On Sun, Jan 08, 2006 at 11:25:11AM +0900, Daren wrote:
} I am a PHP developer and have just begun to investigate Ruby.  I have 
} looked through the online Pickaxe book and Why's Poignant guide, but I'm 
} anxious to get started programming with it.  Unfortunately, I'm pretty 
} short on ideas on what to program that would increase my understanding 
} and proficiency with Ruby.  What would you experts out there suggest for 
} a Ruby newcomer who has seen all the tutorials but wants to continue 
} learning?  Is there something specific that you always code after 
} learning a language?  Any ideas or resources would be appreciated?

The best I can do is tell you what I did to learn, just a couple of weeks
ago. I bought the pickaxe book but, honestly, only got through the first
chapter or so. I learned that Ruby is the bastard child of Perl and
Smalltalk, which made me happy. I also got through a chunk of Why's guide,
even before the pickaxe book arrived, which got me excited about some of
the features (mostly iteration, blocks, and binding). I then did nothing
for a couple of months.

Meanwhile, I have been keeping some sets of bookmarks as RDF files. I
"subscribe" to them as Firefox live bookmarks and they are available to me
wherever I go. I was maintaining them by keeping them in simple list files
and running an awk script I had written to produce the RDF files. I told
some people about it, and about three weeks ago one of them tells me that
he wrote a PHP webapp to manage such things, and would I like to take a
look.

Well, I took a look and it was pretty neat, so I decided to implement it
with Ruby on Rails as a toy project.
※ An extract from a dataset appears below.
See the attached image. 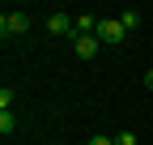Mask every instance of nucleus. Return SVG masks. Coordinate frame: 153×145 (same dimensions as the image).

Mine turned out better than his,
though this was largely due to JavaScript coolness rather than any inherent
advantage of Ruby/RoR over PHP for such a small project. This involved the
following:

1) Getting Ruby installed: apt-get install ruby ri

2) Getting RubyGems installed in /usr/local, which is nontrivial anywhere.
   I wound up writing a workaround script to force it to install properly
   in /usr/local, then had to add GEM_HOME to /etc/profile and
   /etc/csh.cshrc (and the rails environment file later on).

3) Getting rails installed: gem install -y rails

4) Figuring out how to use rails from docs/tutorials and playing around

5) Figuring out how to use RSS::Maker to generate RSS feeds

6) Implementing and debugging the RoR app.

7) Figuring out how to integrate with Apache2 (which involved fcgid) once I
   had finished development, and as a path on my only virtual host rather
   than as its own virtual host.

} P.S. Replies like "Practice,Practice,Practice" would not answer my 
} question.  Please be specific.

I hope that was specific enough. It taught me a great deal, and I now feel
pretty confident using Ruby and RoR. I've been doing the Ruby Quizzes the
last two weeks, too. Last week's was tough, and I never did perfect my
solution. This week, however, the problem was easier and I produced two
solid solutions in about three and a half hours. I like Ruby.

--Greg
P.S. Lurking on the list and reading the responses/solutions to other
     people's problems has also been very helpful.